Fred O. Smith Jr.,
Due Process, Republicanism, and Direct Democracy, 89
N.Y.U. L. Rev.
Available at: http://scholarship.law.berkeley.edu/facpubs/2330
Voters in twenty-four states may propose and enact legislation without any involvement from representative branches of government. In recent decades, voters have used popular lawmaking to eliminate groups' liberty and property interests on topics such as marriage, education, public benefits, and taxes. This Article contends that these deprivations undermine principles historically associated with procedural due process, thus raising serious questions about the constitutionality of initiatives that eliminate groups' protected interests.
The Fourteenth Amendment's Due Process Clause embodies principles of fairness that include deliberation, dignity, and equality. The historical salience of these principles is evidenced in colonial charters and state constitutions, the Federalist Papers, antebellum cases interpreting state due process clauses, antebellum cases governing popular lawmaking, and legislative debates leading up to the Fourteenth Amendment's ratification. These principles should inform the doctrine's approach to defining procedural fairness.
When deprivation of liberty or property is at stake, the republican system of representative government protects these principles of fairness better than most contemporary plebiscites.
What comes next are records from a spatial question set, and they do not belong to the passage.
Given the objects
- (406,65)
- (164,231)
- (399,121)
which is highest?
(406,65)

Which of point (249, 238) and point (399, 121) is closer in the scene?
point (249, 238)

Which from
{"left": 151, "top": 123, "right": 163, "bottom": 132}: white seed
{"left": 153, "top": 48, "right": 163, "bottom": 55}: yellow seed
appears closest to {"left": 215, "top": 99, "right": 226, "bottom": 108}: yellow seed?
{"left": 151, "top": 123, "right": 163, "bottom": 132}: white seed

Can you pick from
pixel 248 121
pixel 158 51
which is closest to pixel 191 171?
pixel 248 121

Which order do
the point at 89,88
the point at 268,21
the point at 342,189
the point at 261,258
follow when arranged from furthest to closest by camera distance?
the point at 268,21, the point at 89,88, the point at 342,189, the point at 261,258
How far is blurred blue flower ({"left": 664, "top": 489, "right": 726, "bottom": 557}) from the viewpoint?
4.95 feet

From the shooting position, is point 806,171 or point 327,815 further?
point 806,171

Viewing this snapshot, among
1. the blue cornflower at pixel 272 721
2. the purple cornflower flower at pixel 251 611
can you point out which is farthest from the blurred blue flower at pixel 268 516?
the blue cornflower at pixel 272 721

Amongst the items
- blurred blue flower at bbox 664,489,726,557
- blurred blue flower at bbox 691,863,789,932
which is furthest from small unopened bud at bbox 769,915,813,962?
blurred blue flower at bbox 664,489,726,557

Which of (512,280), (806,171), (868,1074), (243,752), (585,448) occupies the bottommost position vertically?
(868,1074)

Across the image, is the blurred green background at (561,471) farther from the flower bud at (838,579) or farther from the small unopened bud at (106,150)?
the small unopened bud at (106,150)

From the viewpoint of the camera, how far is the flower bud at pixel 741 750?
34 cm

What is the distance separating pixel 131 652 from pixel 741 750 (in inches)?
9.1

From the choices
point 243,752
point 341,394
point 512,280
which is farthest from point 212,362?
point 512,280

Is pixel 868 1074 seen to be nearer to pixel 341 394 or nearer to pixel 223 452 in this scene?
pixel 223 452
Indeed, in a series of vastly understudied cases in the decade leading up to the Fourteenth Amendment's ratification, at least eight state courts expressed normative doubts about popular lawmaking. While these cases were not premised on due process clauses, these courts nonetheless invoked principles associated with due process and republicanism when questioning popular lawmaking, providing some evidence of the dominant understanding of these terms during that era.
What is more, the requirement of due process of law, at a minimum, prohibits deprivations of liberty or property that violate other constitutional provisions. There is an enduring debate about whether the initiative process violates the non-justiciable Republican Form Clause. This Article seeks in part to inform that debate. And if in fact, the initiative process violates the nonjusticiable Republican Form Clause, initiatives that deprive individuals of liberty or property violate the justiciable Due Process Clause.